Extract all lines in the data that contain the word "useanyfont".

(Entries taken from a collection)
────────────────────
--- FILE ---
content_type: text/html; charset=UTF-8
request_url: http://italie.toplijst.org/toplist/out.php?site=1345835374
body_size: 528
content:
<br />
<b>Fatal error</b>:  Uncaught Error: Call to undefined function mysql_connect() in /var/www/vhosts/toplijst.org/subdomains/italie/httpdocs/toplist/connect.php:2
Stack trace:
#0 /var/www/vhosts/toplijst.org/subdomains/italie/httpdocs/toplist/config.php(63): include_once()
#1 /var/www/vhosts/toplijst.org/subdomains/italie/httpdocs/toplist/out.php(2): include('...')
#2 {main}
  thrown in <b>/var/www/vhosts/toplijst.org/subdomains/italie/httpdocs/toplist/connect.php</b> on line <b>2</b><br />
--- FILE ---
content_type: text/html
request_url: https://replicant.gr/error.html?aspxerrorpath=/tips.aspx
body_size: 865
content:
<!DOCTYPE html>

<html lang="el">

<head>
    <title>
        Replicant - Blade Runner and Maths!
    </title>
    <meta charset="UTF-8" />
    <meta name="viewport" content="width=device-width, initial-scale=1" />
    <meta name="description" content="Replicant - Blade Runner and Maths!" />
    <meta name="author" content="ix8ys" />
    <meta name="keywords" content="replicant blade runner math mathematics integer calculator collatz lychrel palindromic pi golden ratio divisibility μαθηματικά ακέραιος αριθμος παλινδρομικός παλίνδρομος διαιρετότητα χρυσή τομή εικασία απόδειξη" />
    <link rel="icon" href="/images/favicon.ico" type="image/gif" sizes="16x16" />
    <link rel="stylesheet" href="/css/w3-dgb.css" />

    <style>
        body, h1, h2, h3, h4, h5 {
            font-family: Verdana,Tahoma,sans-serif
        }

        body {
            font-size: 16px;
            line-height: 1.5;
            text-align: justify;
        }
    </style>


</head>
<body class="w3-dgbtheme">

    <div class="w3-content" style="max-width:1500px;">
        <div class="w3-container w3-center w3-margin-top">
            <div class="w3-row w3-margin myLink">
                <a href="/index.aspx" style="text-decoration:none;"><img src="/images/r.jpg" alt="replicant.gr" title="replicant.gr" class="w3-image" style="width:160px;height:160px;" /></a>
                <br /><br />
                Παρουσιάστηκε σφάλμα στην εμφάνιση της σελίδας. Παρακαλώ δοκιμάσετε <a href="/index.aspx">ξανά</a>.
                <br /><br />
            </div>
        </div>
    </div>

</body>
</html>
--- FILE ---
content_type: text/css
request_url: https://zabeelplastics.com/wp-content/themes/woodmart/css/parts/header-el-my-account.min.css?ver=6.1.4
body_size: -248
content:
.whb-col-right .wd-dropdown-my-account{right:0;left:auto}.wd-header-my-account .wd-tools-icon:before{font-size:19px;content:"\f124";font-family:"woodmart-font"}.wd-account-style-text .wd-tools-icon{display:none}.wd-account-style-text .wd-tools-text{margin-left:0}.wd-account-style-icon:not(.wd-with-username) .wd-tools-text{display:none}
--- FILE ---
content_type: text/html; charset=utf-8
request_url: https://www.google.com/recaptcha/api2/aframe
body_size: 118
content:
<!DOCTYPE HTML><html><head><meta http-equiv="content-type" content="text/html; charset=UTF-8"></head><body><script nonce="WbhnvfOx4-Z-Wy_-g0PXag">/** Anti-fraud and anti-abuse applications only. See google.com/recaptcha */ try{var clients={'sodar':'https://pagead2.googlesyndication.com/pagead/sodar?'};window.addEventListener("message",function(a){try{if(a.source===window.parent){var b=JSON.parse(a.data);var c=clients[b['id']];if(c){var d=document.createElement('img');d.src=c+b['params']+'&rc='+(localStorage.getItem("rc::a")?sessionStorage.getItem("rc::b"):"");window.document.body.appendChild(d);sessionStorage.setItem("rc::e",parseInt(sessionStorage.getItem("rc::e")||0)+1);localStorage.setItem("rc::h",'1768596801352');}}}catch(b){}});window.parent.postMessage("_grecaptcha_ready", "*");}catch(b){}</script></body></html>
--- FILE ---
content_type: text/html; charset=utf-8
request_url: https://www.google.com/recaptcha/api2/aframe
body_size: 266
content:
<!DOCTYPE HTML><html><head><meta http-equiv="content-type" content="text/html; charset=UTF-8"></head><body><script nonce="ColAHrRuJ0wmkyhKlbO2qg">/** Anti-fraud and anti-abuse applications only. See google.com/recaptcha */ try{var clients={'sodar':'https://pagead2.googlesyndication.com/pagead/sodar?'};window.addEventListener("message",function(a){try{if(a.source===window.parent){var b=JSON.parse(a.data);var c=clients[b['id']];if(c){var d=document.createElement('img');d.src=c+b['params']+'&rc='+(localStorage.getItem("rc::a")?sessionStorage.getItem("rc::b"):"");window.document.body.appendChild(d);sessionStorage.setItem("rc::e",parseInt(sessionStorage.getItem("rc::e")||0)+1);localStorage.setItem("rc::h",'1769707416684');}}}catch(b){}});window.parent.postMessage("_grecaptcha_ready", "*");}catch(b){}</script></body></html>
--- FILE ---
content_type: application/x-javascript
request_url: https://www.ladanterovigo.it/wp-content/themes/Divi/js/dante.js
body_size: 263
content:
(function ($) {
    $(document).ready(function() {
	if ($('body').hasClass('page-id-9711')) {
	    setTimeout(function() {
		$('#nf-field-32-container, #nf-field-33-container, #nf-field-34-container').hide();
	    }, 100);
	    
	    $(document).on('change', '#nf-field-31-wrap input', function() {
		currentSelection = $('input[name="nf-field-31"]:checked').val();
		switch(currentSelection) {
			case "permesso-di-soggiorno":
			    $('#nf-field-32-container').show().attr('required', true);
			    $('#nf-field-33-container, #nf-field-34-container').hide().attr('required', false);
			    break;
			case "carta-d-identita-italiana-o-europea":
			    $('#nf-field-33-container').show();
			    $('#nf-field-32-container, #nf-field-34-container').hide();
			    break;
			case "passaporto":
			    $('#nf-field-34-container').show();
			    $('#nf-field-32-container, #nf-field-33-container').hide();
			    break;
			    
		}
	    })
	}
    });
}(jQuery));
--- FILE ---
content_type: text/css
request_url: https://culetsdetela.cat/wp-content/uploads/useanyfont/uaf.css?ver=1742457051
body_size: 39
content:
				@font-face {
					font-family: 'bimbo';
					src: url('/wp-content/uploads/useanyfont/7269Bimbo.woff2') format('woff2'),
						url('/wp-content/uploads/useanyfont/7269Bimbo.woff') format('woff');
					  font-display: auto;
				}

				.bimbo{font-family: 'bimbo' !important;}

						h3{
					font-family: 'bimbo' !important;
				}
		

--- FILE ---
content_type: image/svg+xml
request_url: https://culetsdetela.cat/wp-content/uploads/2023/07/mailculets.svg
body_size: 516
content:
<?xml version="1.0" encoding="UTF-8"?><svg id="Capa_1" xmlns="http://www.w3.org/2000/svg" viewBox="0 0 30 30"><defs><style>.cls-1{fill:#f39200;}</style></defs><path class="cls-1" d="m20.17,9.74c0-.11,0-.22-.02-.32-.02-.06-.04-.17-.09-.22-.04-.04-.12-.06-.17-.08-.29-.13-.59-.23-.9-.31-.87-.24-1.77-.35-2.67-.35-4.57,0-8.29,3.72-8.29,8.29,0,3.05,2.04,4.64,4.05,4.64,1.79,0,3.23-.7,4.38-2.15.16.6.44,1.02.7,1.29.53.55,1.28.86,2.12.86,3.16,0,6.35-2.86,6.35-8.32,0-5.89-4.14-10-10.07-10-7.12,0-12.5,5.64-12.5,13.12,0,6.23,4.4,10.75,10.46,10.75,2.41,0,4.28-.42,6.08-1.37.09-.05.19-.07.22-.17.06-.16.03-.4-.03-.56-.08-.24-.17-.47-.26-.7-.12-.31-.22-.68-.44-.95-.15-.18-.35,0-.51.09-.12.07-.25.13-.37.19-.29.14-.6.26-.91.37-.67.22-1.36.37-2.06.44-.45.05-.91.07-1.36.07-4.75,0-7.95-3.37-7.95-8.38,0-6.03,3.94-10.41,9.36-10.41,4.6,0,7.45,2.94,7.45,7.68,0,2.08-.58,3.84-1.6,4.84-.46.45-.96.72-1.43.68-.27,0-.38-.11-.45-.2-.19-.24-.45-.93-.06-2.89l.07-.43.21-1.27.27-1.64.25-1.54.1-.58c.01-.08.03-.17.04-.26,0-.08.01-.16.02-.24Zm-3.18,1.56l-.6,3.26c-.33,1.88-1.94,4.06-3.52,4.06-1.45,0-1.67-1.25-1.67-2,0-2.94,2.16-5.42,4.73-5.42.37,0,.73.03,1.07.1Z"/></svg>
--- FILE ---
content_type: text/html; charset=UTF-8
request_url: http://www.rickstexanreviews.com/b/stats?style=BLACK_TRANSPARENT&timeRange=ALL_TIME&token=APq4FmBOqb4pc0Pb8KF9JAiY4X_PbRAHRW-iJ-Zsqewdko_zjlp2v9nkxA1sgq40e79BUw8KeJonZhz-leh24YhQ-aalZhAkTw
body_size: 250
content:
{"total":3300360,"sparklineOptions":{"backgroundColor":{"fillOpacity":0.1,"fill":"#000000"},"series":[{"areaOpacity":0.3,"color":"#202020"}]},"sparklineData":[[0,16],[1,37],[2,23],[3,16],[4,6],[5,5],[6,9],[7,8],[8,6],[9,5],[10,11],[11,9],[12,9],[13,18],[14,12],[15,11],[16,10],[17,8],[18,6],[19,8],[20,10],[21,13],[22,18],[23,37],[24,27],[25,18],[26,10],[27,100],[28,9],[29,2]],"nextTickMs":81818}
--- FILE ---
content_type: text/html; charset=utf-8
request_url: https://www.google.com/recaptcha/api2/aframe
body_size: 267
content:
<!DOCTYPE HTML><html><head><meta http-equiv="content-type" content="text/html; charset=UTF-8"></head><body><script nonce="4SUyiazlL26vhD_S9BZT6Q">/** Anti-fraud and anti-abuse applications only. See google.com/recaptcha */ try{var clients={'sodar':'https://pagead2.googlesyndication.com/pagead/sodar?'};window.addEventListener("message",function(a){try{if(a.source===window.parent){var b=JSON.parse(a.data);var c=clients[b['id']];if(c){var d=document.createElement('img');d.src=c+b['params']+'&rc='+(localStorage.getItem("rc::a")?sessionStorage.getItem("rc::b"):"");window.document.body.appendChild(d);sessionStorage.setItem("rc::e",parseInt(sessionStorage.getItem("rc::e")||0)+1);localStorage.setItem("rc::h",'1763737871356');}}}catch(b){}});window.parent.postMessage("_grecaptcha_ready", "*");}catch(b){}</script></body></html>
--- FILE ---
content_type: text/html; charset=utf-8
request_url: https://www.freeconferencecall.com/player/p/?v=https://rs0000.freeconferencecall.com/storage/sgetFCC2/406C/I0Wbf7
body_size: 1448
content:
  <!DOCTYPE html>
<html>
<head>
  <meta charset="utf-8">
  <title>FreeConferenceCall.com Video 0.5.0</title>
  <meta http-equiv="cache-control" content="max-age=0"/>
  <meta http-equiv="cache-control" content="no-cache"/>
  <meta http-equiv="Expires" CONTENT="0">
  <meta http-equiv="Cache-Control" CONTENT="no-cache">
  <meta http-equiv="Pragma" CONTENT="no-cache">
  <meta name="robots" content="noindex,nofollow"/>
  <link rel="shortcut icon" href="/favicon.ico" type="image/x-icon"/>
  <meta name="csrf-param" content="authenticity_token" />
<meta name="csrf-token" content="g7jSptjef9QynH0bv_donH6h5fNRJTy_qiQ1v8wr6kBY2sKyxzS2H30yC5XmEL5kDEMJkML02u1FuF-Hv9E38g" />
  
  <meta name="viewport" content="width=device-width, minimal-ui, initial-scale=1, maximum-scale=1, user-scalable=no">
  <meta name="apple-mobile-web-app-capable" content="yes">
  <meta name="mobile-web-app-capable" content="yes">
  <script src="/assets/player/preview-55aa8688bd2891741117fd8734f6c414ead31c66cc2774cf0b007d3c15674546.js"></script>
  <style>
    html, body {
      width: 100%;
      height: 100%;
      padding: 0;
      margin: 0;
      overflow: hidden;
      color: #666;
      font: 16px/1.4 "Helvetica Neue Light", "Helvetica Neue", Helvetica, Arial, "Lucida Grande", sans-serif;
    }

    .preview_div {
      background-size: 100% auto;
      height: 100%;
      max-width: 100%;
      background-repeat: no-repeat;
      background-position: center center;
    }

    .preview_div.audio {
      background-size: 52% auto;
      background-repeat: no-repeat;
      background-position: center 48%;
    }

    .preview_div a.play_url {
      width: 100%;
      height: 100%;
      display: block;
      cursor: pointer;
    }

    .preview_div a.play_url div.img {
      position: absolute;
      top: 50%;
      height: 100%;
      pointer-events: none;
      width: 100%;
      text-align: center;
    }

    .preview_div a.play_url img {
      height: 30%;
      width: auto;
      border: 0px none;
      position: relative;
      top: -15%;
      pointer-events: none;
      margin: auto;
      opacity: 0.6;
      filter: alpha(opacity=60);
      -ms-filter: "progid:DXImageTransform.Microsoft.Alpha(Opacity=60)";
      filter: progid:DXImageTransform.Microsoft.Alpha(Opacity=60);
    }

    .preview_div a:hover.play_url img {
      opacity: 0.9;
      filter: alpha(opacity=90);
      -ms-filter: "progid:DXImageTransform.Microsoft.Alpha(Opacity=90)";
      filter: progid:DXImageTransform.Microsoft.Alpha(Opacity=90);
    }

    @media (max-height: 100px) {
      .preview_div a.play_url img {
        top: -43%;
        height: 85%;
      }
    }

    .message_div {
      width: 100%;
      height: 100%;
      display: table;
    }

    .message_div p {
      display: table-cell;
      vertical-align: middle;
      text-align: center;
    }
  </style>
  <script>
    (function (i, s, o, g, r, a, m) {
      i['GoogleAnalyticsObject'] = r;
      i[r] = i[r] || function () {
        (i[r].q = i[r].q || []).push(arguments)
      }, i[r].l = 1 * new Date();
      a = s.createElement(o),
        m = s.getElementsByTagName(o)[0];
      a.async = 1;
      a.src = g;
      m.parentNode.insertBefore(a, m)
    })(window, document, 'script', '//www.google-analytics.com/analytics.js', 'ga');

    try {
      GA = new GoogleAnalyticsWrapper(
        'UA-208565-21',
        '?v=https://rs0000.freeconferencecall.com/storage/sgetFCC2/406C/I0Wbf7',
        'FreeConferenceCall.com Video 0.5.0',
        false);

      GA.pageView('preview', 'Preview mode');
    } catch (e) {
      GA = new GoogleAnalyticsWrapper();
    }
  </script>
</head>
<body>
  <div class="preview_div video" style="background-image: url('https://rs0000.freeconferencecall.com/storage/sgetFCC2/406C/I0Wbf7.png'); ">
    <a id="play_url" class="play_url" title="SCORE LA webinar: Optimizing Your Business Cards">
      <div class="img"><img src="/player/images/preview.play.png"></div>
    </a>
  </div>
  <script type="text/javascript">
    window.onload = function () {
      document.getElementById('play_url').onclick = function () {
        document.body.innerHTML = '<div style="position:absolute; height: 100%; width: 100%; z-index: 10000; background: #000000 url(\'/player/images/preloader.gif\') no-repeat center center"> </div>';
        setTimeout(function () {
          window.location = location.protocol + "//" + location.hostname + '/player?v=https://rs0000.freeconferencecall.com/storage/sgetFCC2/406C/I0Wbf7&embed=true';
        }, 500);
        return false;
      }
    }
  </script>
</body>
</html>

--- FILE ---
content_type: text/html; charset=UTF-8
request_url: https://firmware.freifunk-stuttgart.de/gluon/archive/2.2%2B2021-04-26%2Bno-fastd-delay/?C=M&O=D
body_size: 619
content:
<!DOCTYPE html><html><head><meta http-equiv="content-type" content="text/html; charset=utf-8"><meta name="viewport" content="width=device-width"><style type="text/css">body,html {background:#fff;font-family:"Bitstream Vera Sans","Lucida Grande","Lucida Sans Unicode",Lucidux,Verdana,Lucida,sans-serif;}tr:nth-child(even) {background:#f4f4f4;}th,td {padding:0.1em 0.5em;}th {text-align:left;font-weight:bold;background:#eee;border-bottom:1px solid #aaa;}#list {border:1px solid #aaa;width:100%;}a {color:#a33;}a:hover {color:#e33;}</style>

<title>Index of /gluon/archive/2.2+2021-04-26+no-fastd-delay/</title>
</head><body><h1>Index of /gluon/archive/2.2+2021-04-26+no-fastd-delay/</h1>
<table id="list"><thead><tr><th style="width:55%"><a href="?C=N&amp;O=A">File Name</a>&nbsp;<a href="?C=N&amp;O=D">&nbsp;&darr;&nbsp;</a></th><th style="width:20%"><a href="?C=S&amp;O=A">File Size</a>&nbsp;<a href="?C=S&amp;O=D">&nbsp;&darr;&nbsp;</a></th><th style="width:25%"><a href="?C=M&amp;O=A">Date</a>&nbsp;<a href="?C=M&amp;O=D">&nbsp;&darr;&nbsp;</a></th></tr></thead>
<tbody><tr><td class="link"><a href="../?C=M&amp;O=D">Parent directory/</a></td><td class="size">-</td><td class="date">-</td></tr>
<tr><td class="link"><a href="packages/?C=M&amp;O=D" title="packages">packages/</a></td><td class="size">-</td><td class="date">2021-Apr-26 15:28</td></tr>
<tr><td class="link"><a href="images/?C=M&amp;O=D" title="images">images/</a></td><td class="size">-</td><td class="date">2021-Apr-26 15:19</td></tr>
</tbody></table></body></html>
────────────────────
• _YOUR SOLUTION_
request_url: https://culetsdetela.cat/wp-content/uploads/useanyfont/uaf.css?ver=1742457051
					src: url('/wp-content/uploads/useanyfont/7269Bimbo.woff2') format('woff2'),
						url('/wp-content/uploads/useanyfont/7269Bimbo.woff') format('woff');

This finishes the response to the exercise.